After dinner on June 3, 1989, Su was outside when she saw the mounting tension in the streets. As an only child, she was worried about her mother who was home by herself, having recently lost her own father as well as her husband. Su called her mother to say that she would come over to her house to keep her company. Her mother told her not to come, but Su, who loved her mother deeply, could not stop worrying and decided to bicycle there. On her way there, she was stopped at the southern side of the intersection at Nanlishi Road as martial law troops armed with submachine guns were firing into the crowds on the roadside. Su was shot in the chest. She was taken first to the Beijing Children’s Hospital, and then to the People’s Hospital, where she died.
Su’s mother, Gao Jie (高捷), is a member of the Tiananmen Mothers.
In 1987, my father, an old revolutionary, died, and in 1988, my husband died from sickness too. With one enormous blow after another, my life was in utter chaos. I was overwhelmed by sadness every day, and my daughter, my only child, was very worried when she saw the mental state I was in.

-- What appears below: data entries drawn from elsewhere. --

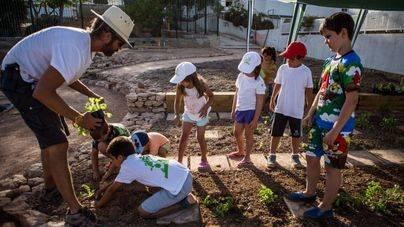 Curso de introducción a la agricultura para niños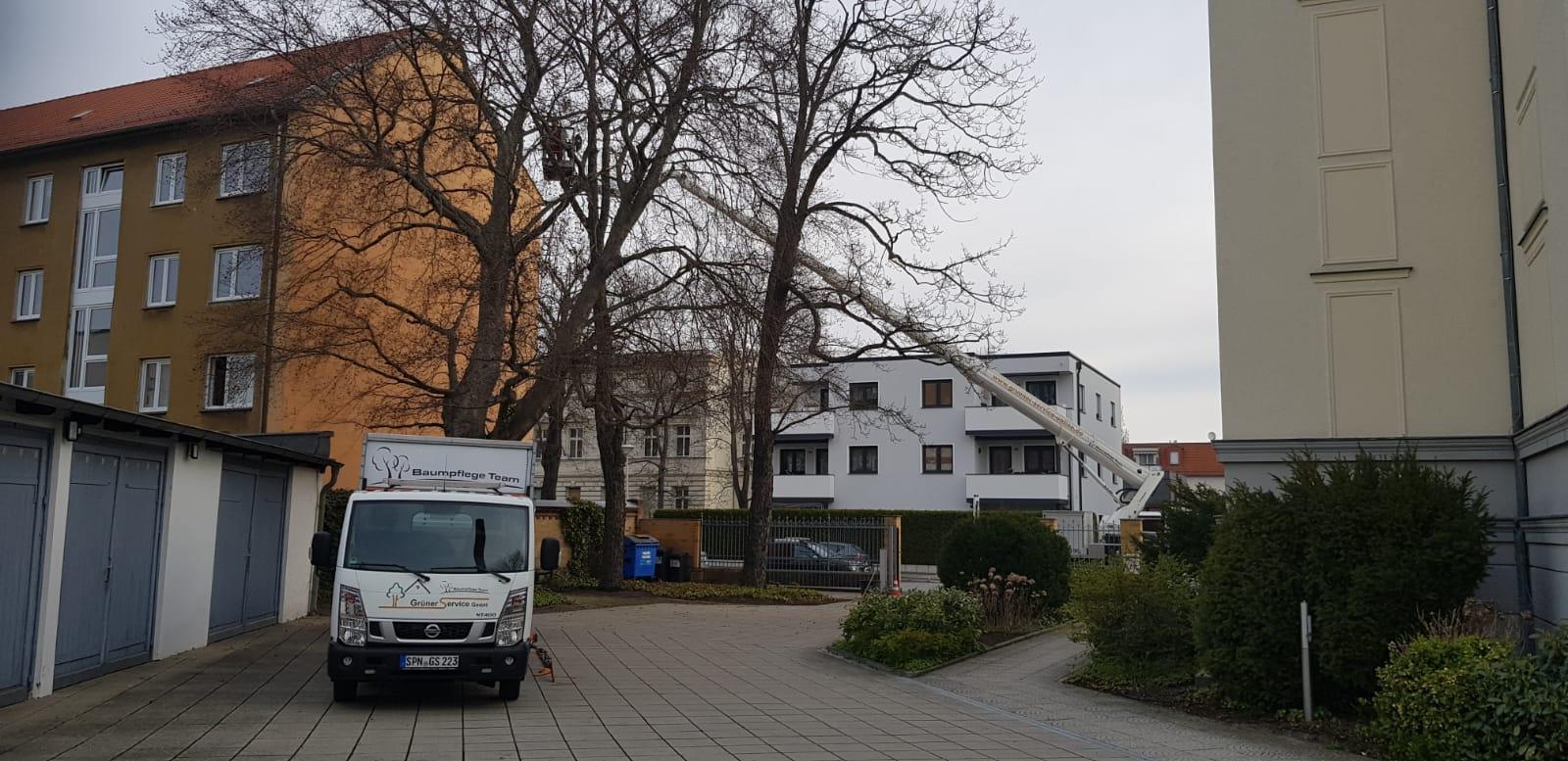 Baumpflege in Cottbus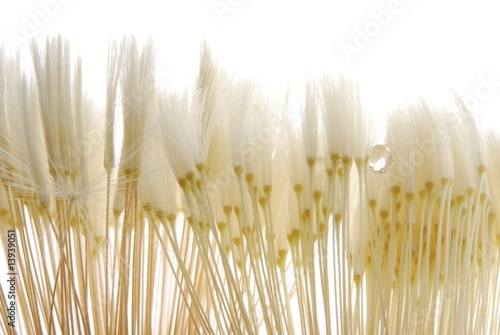 soft dandelion seeds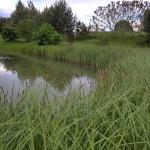 """Pakrantine-viksva-""""Carex-riparia-Daugiametis-augalas-07"""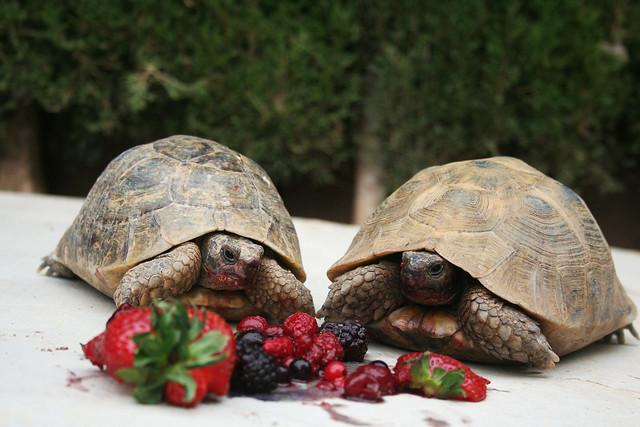 Nuestras tortugas Lola y Maison comiendo fruta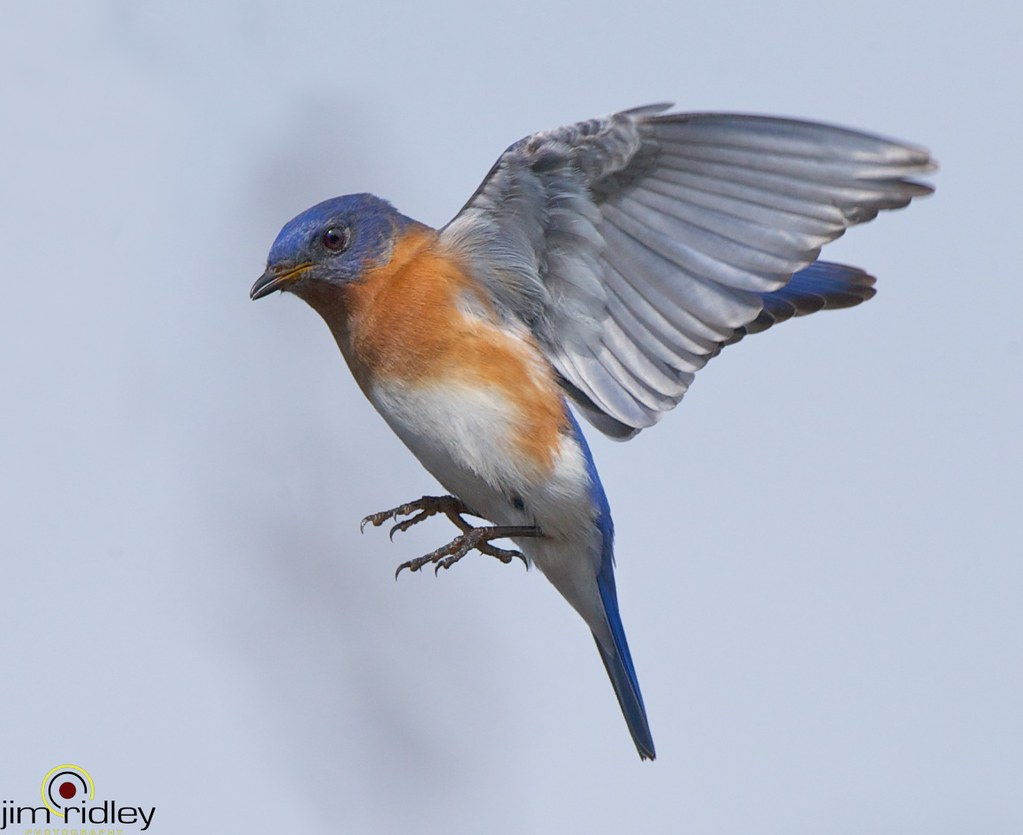 Eastern Bluebird Flying! | www.facebook.com/pages/Jim ...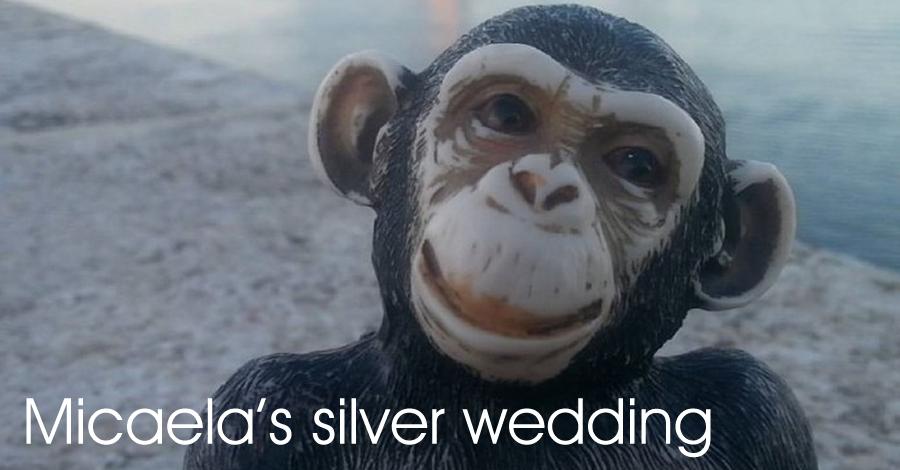 Micaela's silver wedding: bodes de plata de la Mona Micaela i el Mono de l'Anís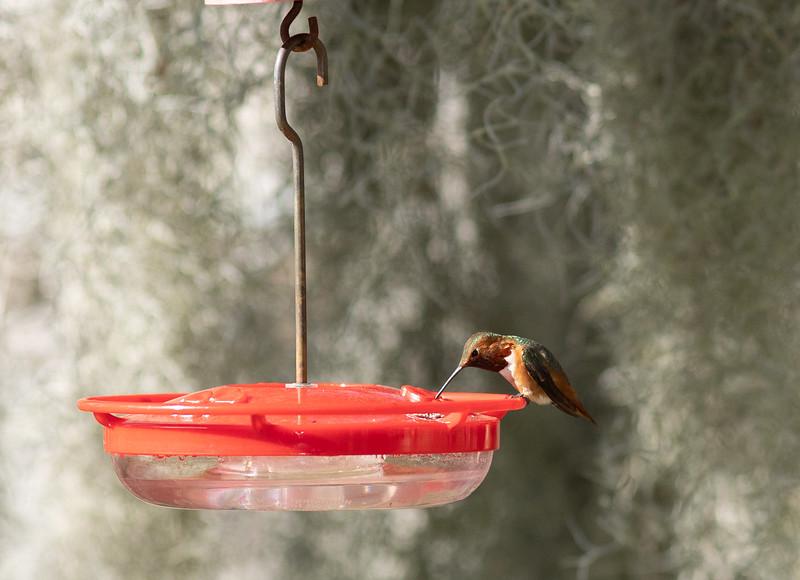 hummingbird-9864.jpg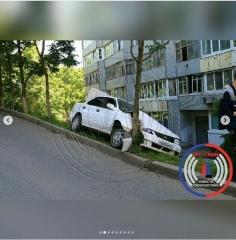 Во Владивостоке иномарка «обняла» дерево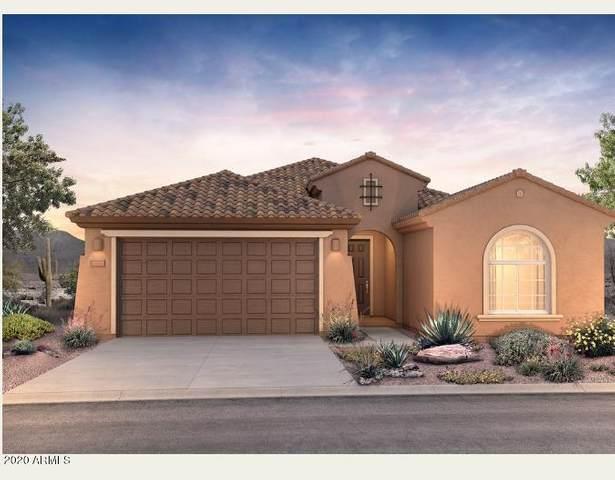 25934 W Deer Valley Road, Buckeye, AZ 85396 (MLS #6097719) :: Relevate | Phoenix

She came often, to help me see my way through it and to comfort me. She always made time to be with me. It was only when I saw her that I felt there was still joy in life, still hope for the future, that I was not so alone. I never thought that this little piece of hope would also be crushed into pieces by life. . . .
The white-haired sending off the black-haired, how can anyone bear it? In these 20 years, I’ve lived in the purgatory of the loss of my daughter, spending my days in tears, having little desire to eat, and with my health deteriorating.
There is not a single moment when I don't miss her. Countless times she has appeared in my dreams in tears, saying, "Mother, I have died an unjust death. I want to live so that I can take care of you." Every year on Qing Ming festival, I go to sweep her grave. When I stand in front of her grave, I think: I can visit her now. But after I die, who will come to visit us?
What makes me even angrier is that after the sudden death of my daughter, the Party and the government that I had always trusted treated me like a dangerous element. On “sensitive” days, my house is under surveillance and my freedom of movement is restricted. Countless times I have screamed in my heart: What have we done wrong that my daughter had to die in the prime of her life, that I am to spend my dying days alone without comfort and care, that I am seen as an alien? I will fight for what is right, and I have no fear.
In these long 20 years, through countless sleepless nights, as the victim of an injustice, I have not stopped reflecting. June Fourth is the misfortune of my family, and also the misfortune of the entire people. A responsible people's government should have the courage to face facts and truth, to return innocence to the dead, and to uphold justice in history. I demand that the government publish the truth of June Fourth, compensate and apologize to the families of victims, and hold the chief perpetrators legally accountable. But time passes, year by year, and my hope is unfulfilled, year after year. The government has never provided any positive response. Now I am very sick, but I have not given up. I firmly believe that justice and conscience in humanity will not be completely wiped out. I firmly believe that I will live to see the day when justice is done.